Swift and Go

I have experience in software static analysis and a great curiosity for programming languages. Having some time, this week I could (finally!) take a in-depth look into swift and golang.

Both are sponsored by big companies (apple and google), and there is nothing experimental about them. At the beginning of 2016 there are plenty of big professional projects based on both swift and golang.

I have to confess: I know C and C++, but I come mostly from java world. I’m still a big fan of a modern java based on vert.x, rxjava, quasar: if you can forget (or forgive) the embarrassing job Oracle is doing evolving its standards, there is a big space to use it in a modern way, using its robust and amazing JVM.

But there are worlds where it makes sense not using a traditional virtual machine:

  • Google developed ART for android, to avoid JIT compilation and have less lagging in its apps
  • Apple developed swift to have a more modern language than ObjectiveC for their iDevices
  • Google developed golang for internal use, thinking about its big backend projects

Swift on the dark side

When published, I studied the swift language specification, and I fell in love with it. In the early phases I never had the opportunity to really write swift code, because I’m not a fan of Apple policies: I do not own a mac, and I find it such a closed world. Until Apple open sourced the language itself.
I downloaded and compiled it for linux (my main development environment), and even an unstable windows version.

My conclusion was: swift is a perfect language for backend. It’s functional and object oriented, a little bit a-la-scala, but mostly it reminds me of C#. It’s really really great. Coming from java and other garbage collected languages, I really need to get used to ARC memory management, but that is my problem, and it’s not a limit itself for developing server apps: it probably can be seen as an advantage.

Anyway, it’s already happening: IBM is pushing swift on server with kitura and bluemix. A Ruby on Rail’s inspired framework is on the wild as well.

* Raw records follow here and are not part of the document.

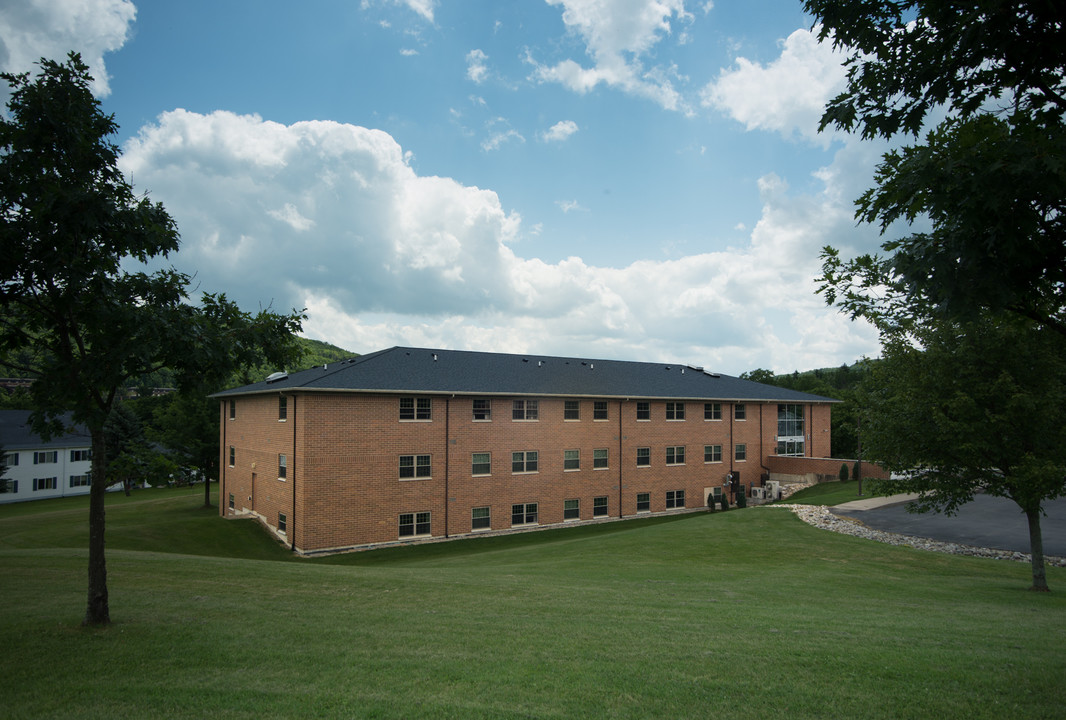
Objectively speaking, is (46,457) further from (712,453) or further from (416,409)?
(712,453)

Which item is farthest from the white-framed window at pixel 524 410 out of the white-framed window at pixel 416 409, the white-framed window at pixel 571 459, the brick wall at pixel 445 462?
the white-framed window at pixel 416 409

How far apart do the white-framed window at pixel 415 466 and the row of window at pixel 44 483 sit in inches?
2072

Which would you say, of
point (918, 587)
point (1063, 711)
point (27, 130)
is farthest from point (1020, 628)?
point (27, 130)

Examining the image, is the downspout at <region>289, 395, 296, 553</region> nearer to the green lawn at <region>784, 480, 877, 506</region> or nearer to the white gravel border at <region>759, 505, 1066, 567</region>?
the white gravel border at <region>759, 505, 1066, 567</region>

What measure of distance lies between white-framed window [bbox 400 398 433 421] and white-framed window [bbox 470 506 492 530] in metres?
5.45

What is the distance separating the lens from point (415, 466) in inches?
1081

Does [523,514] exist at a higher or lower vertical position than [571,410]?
lower

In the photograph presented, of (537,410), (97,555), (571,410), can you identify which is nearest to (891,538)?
(571,410)

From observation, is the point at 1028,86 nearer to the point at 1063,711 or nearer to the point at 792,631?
the point at 1063,711

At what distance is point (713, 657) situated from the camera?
7.21 metres

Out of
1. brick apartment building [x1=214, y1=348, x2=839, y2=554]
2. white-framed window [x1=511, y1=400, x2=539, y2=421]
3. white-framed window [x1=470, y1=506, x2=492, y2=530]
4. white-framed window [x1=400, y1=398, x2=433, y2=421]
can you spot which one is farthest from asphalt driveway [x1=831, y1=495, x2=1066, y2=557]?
white-framed window [x1=400, y1=398, x2=433, y2=421]

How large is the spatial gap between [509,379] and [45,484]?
2228 inches

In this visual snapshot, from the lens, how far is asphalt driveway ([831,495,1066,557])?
75.0ft

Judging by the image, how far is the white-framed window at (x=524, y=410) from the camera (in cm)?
3094
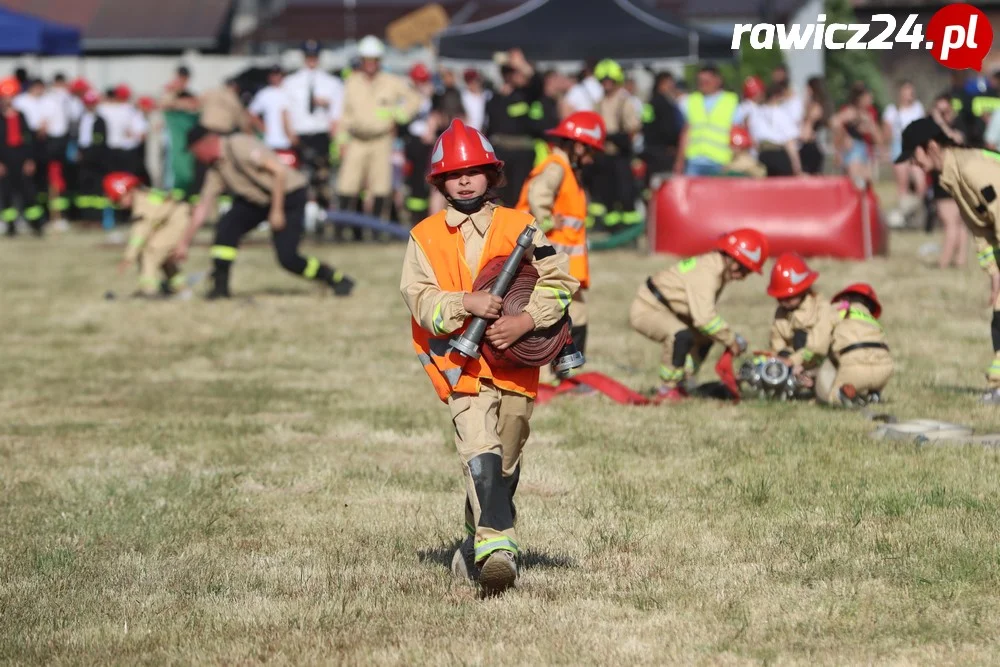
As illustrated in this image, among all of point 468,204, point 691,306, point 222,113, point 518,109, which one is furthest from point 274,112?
point 468,204

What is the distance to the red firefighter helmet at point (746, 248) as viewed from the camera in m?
9.29

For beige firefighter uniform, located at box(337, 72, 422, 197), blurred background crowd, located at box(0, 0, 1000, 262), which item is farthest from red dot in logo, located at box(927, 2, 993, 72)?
beige firefighter uniform, located at box(337, 72, 422, 197)

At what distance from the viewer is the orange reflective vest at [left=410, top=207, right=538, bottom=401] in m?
5.64

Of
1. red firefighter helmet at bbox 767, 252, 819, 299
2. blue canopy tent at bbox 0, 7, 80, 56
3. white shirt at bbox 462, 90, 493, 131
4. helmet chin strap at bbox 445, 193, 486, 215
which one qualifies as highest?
blue canopy tent at bbox 0, 7, 80, 56

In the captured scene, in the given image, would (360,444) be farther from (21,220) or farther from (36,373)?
(21,220)

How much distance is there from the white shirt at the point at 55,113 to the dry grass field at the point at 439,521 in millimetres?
14030

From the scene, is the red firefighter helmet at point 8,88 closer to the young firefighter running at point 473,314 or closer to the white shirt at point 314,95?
the white shirt at point 314,95

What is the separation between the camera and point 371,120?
64.6 feet

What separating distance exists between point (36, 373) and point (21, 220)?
55.2ft

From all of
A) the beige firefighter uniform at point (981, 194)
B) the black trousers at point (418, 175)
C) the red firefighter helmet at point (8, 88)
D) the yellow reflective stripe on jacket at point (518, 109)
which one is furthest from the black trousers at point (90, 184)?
the beige firefighter uniform at point (981, 194)

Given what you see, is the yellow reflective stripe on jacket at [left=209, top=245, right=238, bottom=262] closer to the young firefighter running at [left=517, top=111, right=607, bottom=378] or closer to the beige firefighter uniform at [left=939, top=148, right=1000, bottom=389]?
the young firefighter running at [left=517, top=111, right=607, bottom=378]

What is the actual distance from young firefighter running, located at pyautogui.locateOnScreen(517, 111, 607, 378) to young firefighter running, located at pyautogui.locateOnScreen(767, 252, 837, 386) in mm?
1151

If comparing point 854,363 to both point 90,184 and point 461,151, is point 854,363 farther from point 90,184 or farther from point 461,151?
point 90,184

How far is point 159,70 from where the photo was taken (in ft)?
126
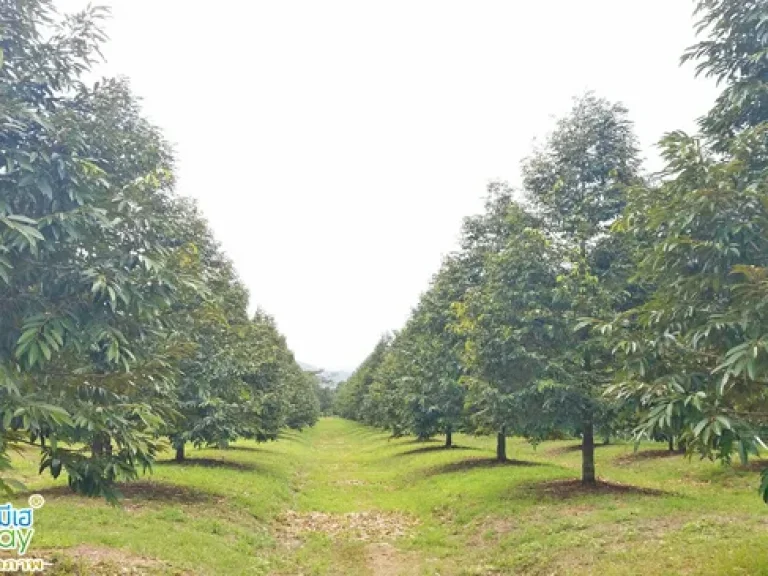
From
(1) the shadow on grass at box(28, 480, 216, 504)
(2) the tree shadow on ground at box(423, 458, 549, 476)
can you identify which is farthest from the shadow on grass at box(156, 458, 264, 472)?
(2) the tree shadow on ground at box(423, 458, 549, 476)

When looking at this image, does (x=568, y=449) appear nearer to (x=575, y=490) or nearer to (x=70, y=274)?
(x=575, y=490)

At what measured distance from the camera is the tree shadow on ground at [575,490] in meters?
16.5

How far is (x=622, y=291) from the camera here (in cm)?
1608

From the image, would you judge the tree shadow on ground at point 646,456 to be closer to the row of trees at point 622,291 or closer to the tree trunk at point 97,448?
the row of trees at point 622,291

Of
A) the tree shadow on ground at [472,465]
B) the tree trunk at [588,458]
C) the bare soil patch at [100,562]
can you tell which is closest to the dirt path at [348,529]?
the tree shadow on ground at [472,465]

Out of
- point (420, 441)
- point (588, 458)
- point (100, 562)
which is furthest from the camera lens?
point (420, 441)

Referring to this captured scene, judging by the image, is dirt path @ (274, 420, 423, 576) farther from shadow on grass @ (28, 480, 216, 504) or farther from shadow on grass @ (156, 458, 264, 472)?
shadow on grass @ (28, 480, 216, 504)

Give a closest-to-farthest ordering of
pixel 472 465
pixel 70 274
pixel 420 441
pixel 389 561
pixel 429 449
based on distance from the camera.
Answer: pixel 70 274 → pixel 389 561 → pixel 472 465 → pixel 429 449 → pixel 420 441

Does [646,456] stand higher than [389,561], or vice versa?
[646,456]

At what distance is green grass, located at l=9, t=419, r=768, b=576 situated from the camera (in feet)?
35.1

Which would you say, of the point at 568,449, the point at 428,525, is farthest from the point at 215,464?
the point at 568,449

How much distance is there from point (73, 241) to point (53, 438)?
88.9 inches

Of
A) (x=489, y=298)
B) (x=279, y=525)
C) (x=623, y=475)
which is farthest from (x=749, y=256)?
(x=623, y=475)

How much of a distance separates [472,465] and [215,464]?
11.9m
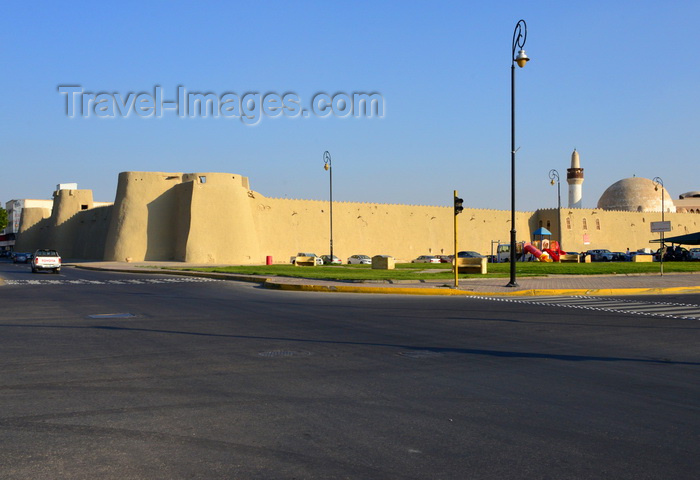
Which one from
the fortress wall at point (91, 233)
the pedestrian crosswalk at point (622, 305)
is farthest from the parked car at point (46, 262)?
the fortress wall at point (91, 233)

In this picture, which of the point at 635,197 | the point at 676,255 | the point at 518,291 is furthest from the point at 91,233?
the point at 635,197

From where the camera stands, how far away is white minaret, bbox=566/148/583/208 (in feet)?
356

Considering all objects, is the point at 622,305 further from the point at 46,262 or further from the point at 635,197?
the point at 635,197

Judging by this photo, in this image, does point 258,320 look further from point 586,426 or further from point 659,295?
point 659,295

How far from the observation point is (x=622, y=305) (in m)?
18.1

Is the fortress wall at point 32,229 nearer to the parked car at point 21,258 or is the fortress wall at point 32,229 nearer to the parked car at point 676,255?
the parked car at point 21,258

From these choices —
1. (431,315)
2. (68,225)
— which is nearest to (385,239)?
(68,225)

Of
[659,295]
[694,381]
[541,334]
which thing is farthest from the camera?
[659,295]

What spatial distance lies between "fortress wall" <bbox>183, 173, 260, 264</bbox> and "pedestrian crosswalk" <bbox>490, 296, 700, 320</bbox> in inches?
1875

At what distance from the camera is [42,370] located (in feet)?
27.1

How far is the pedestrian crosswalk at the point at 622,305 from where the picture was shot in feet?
51.8

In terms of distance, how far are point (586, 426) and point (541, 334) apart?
638 cm

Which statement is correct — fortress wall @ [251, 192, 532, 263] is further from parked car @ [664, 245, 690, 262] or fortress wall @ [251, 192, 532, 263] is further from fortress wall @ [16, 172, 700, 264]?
parked car @ [664, 245, 690, 262]

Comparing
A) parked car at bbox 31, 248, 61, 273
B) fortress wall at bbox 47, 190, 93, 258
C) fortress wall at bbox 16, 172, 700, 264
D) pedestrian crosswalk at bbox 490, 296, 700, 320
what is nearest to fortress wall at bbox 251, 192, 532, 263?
fortress wall at bbox 16, 172, 700, 264
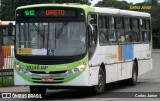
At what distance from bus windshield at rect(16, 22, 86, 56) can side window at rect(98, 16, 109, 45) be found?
156 centimetres

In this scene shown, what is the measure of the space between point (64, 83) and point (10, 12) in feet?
152

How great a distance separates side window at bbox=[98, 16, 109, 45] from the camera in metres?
18.2

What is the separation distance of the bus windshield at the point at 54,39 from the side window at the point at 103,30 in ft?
5.12

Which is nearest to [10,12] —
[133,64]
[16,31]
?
[133,64]

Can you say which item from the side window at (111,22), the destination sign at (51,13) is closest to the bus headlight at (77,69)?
the destination sign at (51,13)

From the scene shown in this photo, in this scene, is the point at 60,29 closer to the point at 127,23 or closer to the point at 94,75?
the point at 94,75

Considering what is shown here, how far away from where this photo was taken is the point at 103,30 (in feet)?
60.7

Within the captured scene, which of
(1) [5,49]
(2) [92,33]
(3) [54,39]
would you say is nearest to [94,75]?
(2) [92,33]

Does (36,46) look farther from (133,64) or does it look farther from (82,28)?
(133,64)

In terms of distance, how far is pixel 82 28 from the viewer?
54.9 ft

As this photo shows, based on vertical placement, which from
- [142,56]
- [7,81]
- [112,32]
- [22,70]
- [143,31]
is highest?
[112,32]

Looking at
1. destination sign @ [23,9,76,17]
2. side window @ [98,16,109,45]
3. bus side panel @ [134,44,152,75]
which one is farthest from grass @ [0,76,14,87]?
destination sign @ [23,9,76,17]

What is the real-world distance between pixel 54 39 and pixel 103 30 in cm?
241

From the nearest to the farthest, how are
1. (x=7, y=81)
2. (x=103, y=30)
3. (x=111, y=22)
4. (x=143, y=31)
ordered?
(x=103, y=30) < (x=111, y=22) < (x=7, y=81) < (x=143, y=31)
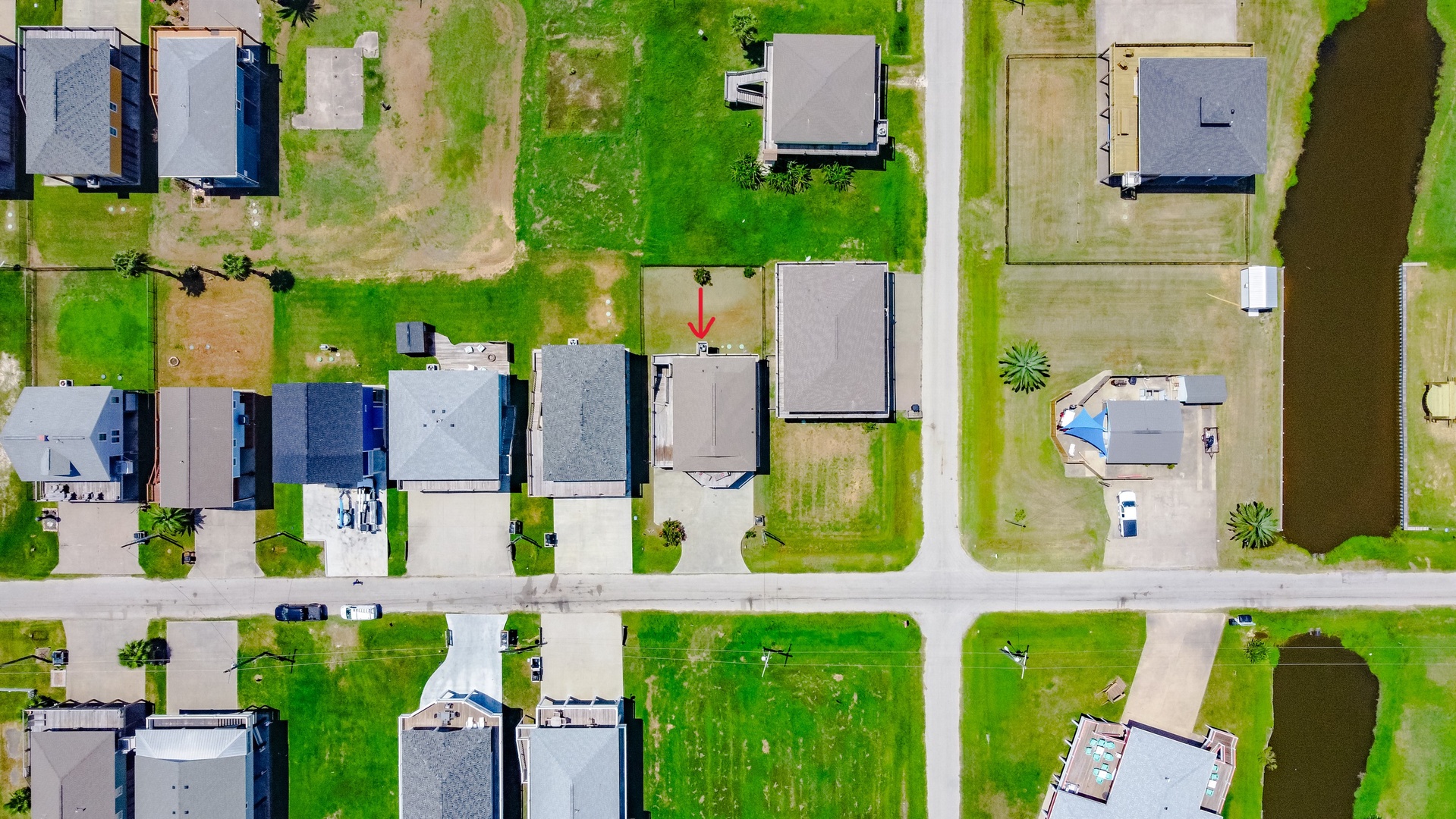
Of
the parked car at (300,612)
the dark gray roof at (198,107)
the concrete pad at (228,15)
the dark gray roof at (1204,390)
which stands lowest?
the parked car at (300,612)

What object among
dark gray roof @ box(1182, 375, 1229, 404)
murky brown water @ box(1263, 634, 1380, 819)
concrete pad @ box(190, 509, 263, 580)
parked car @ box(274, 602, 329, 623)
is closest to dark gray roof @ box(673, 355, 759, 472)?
parked car @ box(274, 602, 329, 623)

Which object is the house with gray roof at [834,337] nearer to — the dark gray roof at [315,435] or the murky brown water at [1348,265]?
the dark gray roof at [315,435]

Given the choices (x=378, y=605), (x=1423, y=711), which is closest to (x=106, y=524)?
(x=378, y=605)

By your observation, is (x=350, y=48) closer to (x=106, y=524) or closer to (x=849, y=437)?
(x=106, y=524)

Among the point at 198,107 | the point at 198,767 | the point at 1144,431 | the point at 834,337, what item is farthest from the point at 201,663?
the point at 1144,431

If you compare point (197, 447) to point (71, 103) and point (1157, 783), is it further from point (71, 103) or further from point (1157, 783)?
point (1157, 783)

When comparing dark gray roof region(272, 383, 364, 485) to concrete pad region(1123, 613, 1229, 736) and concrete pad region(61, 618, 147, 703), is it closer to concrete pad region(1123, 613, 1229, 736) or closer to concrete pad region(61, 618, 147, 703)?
concrete pad region(61, 618, 147, 703)

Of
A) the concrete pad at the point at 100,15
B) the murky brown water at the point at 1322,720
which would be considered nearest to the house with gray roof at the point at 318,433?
the concrete pad at the point at 100,15

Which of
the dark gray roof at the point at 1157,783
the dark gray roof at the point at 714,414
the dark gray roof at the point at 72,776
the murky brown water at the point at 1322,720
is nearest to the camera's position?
the dark gray roof at the point at 714,414
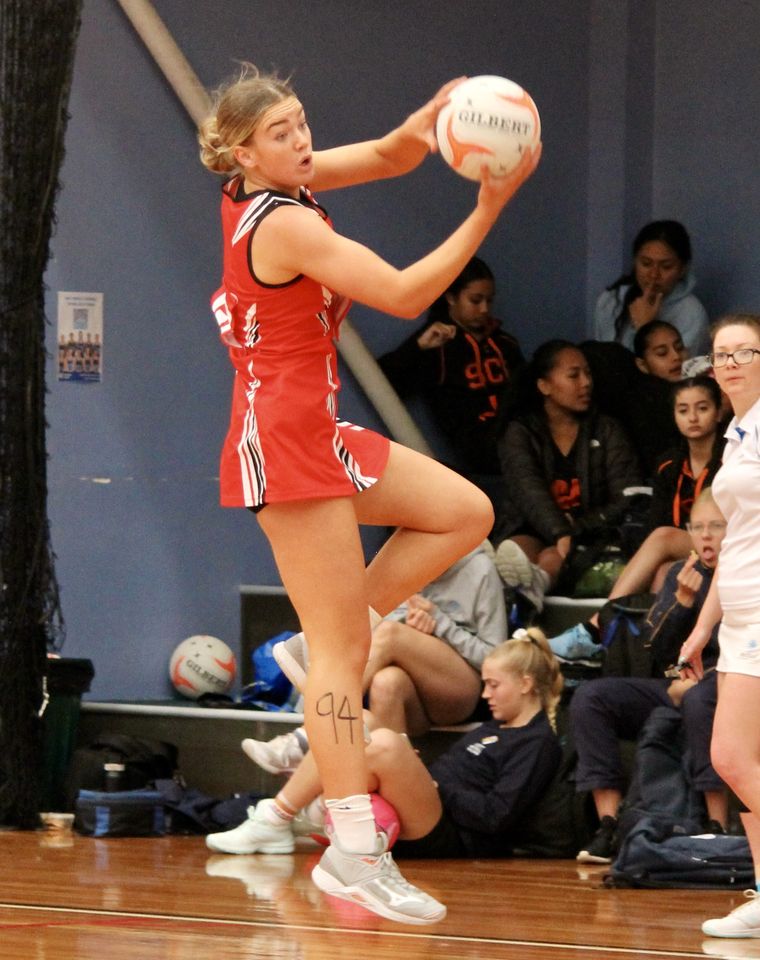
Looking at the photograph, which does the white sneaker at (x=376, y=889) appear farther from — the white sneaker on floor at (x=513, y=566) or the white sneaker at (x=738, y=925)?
the white sneaker on floor at (x=513, y=566)

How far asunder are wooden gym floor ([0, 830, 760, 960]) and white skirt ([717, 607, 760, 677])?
62 cm

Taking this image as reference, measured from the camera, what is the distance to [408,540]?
388 centimetres

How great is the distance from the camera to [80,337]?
697 cm

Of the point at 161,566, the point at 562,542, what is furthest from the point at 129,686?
the point at 562,542

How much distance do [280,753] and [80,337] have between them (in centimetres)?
195

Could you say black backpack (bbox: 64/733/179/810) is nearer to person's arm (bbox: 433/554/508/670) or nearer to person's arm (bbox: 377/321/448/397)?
person's arm (bbox: 433/554/508/670)

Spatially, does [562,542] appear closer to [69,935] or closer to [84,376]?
[84,376]

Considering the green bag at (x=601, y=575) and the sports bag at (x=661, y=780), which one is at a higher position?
the green bag at (x=601, y=575)

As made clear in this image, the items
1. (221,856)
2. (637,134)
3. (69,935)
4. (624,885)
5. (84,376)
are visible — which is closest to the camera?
(69,935)

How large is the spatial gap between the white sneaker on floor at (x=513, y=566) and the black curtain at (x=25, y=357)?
1.69 meters

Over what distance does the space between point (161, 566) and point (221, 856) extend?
72.4 inches

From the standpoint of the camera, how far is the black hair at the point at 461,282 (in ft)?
25.1

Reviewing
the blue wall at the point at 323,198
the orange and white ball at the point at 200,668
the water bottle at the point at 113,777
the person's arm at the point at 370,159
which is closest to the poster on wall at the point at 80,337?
the blue wall at the point at 323,198

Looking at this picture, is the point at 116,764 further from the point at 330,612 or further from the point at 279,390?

IMHO, we still need something to happen in order to have a fully operational swift environment on servers:

  • Apple’s package manager will be soon the standard, so it needs to be ready and stable in order to have a decent work flow (similar to npm, for example)
  • Language and library stability: versions must reach some kind of stability, or at least it should be standardize – both for mac and linux – how to install different swift versions (sometime backwards incompatible). Backend development is much more sensible to this issue than mobile development. We can’t accept something like: this is a closed world, we decide, so you must move forward. We really don’t want another pyhton3 vs pyhton2 war!
  • Developer tools, independent from Apple’s dominion
  • Some further attention and care about concurrency

Go on the shiny side (GUI)

My first reaction to go was completely different: I hated it. The first impression was a superficial “Visual Basic” feeling. ARGH! I didn’t spend any time on it more than reading some examples…

But now, after spending some time on it, I really liked many things: the feeling of general simplicity, the ability to have enough low-level control of things, the interaction with C, the opinionated vision on embedding, and concurrency.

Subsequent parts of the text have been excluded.